- Data entries:
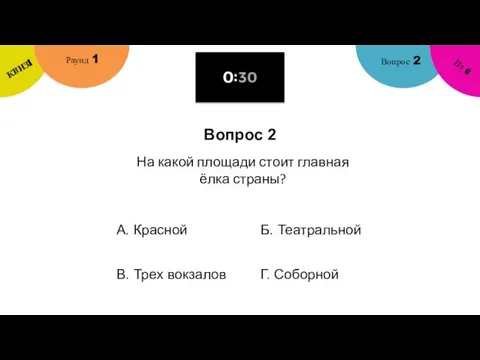 Вопрос 2 Вопрос 2 Раунд 1 КВИЗ! Из 6 На какой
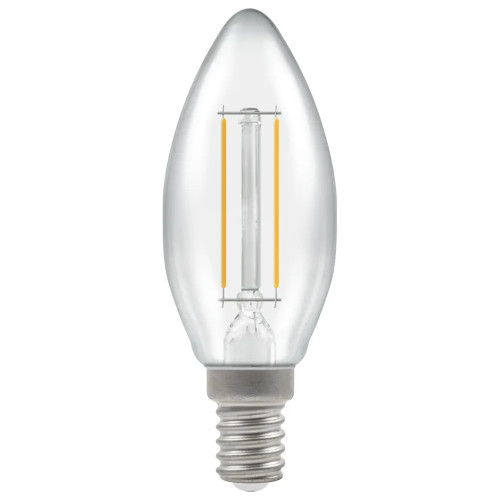 LED Filament Candle 2.2W (25W eq.) E14 Clear 2700K Dimmable Crompton LED Filament Candle 2.2W (25W eq.) E14 Clear 2700K Dimmable Crompton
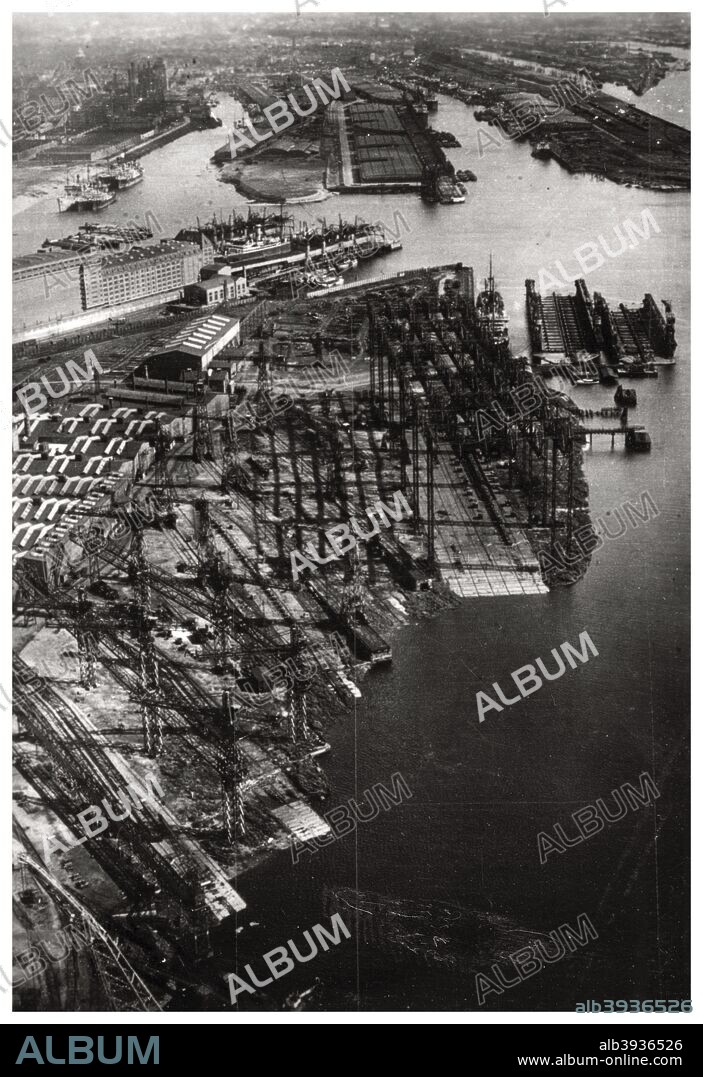 Aerial view of the Bremer Vulkan shipyard, Bremen, Germany, from a Zeppelin, c1931 (1933). A photograph from Zeppelin-Weltfahrten, Vom ersten Luftschiff 1899 bis zu den Fahrten des LZ127 Graf Zeppelin 1932, Dresden, 1933.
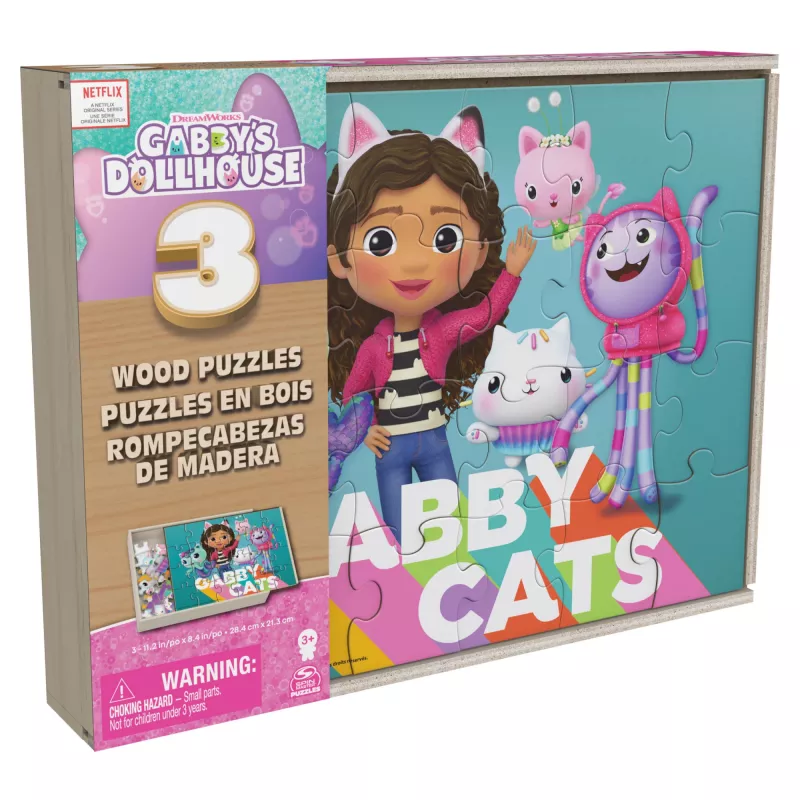 Mängud Gabby's Dollhouse, 3 puidust puslet 24-tükised pusled puidust hoiukarbiga lastele, eelkooliealistele alates 3. eluaastast
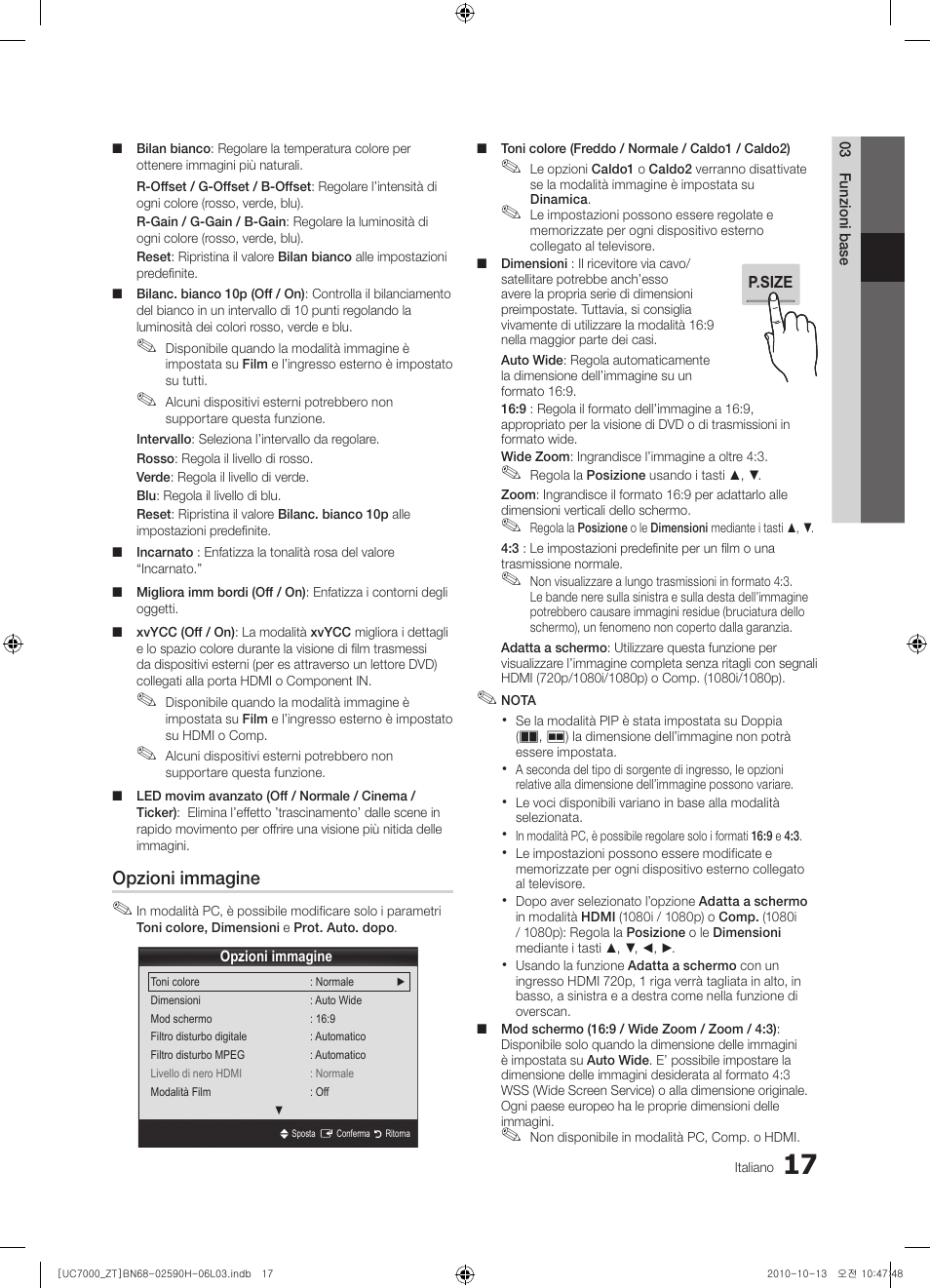 Opzioni immagine | Samsung UE40C7000WP User Manual | Page 81 / 196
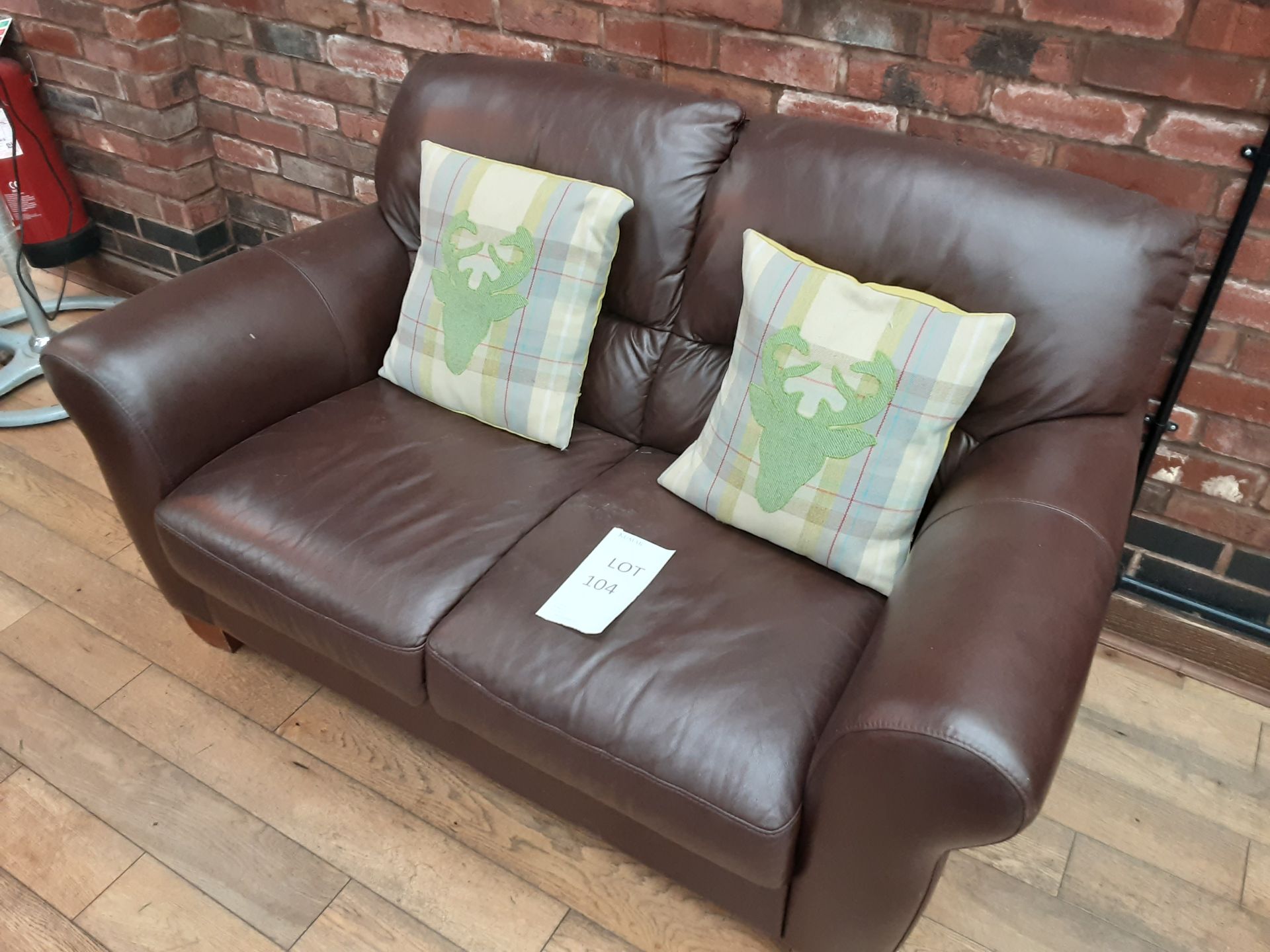 HTL Leather 2 Seater Sofa with Pillows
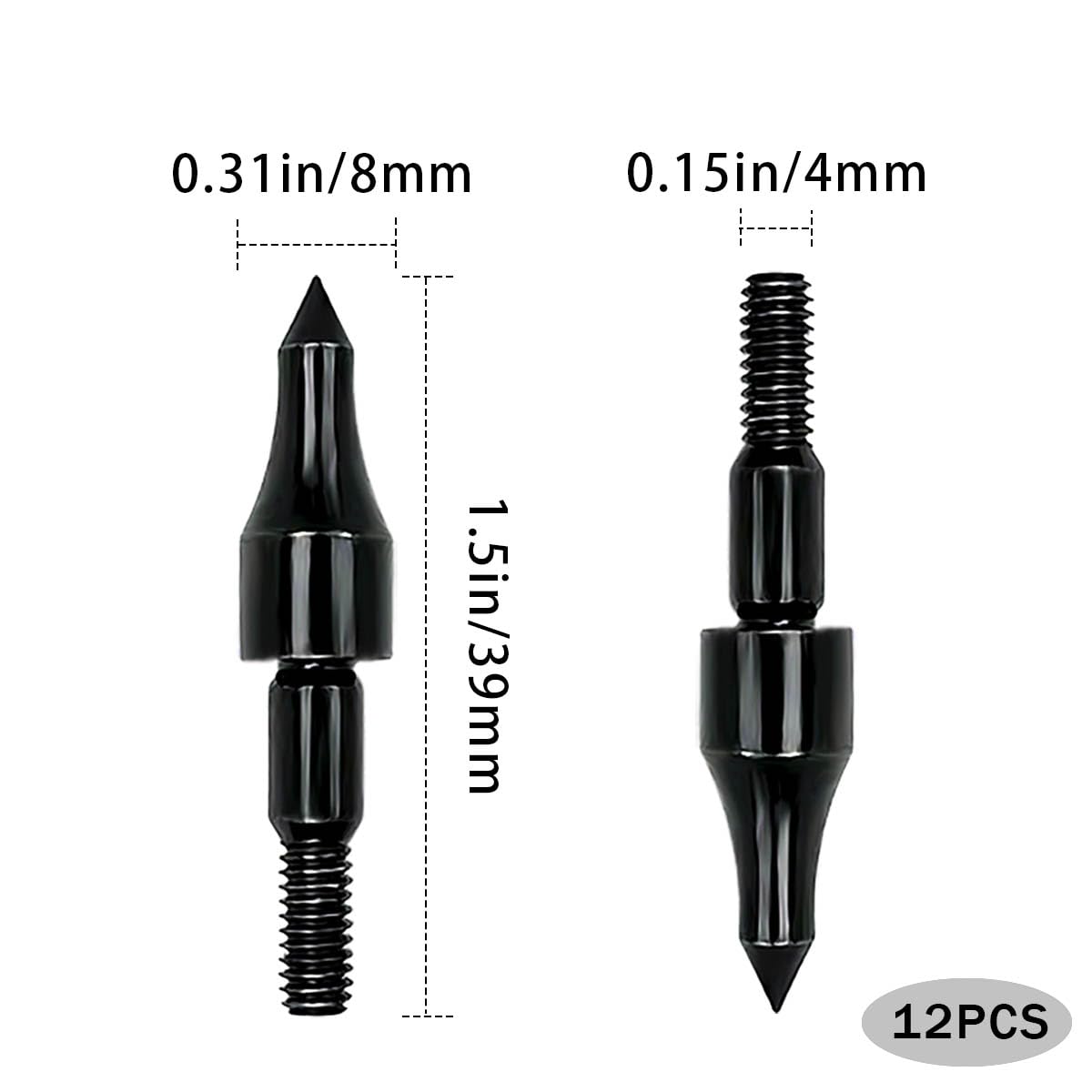 Qoaimu 100 Grain Archery Arrow Field Points Field Tips, High Precision 100 Grain Field Points, Screw-in Bullet Points for 5/16 Inch Arrows Broadheads for Recurve, Compound Bow Crossbow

- Task brief: Output the entries above verbatim, with no picture included.

- Answer box:
 Вопрос 2 Вопрос 2 Раунд 1 КВИЗ! Из 6 На какой
 LED Filament Candle 2.2W (25W eq.) E14 Clear 2700K Dimmable Crompton LED Filament Candle 2.2W (25W eq.) E14 Clear 2700K Dimmable Crompton
 Aerial view of the Bremer Vulkan shipyard, Bremen, Germany, from a Zeppelin, c1931 (1933). A photograph from Zeppelin-Weltfahrten, Vom ersten Luftschiff 1899 bis zu den Fahrten des LZ127 Graf Zeppelin 1932, Dresden, 1933.
 Mängud Gabby's Dollhouse, 3 puidust puslet 24-tükised pusled puidust hoiukarbiga lastele, eelkooliealistele alates 3. eluaastast
 Opzioni immagine | Samsung UE40C7000WP User Manual | Page 81 / 196
 HTL Leather 2 Seater Sofa with Pillows
 Qoaimu 100 Grain Archery Arrow Field Points Field Tips, High Precision 100 Grain Field Points, Screw-in Bullet Points for 5/16 Inch Arrows Broadheads for Recurve, Compound Bow Crossbow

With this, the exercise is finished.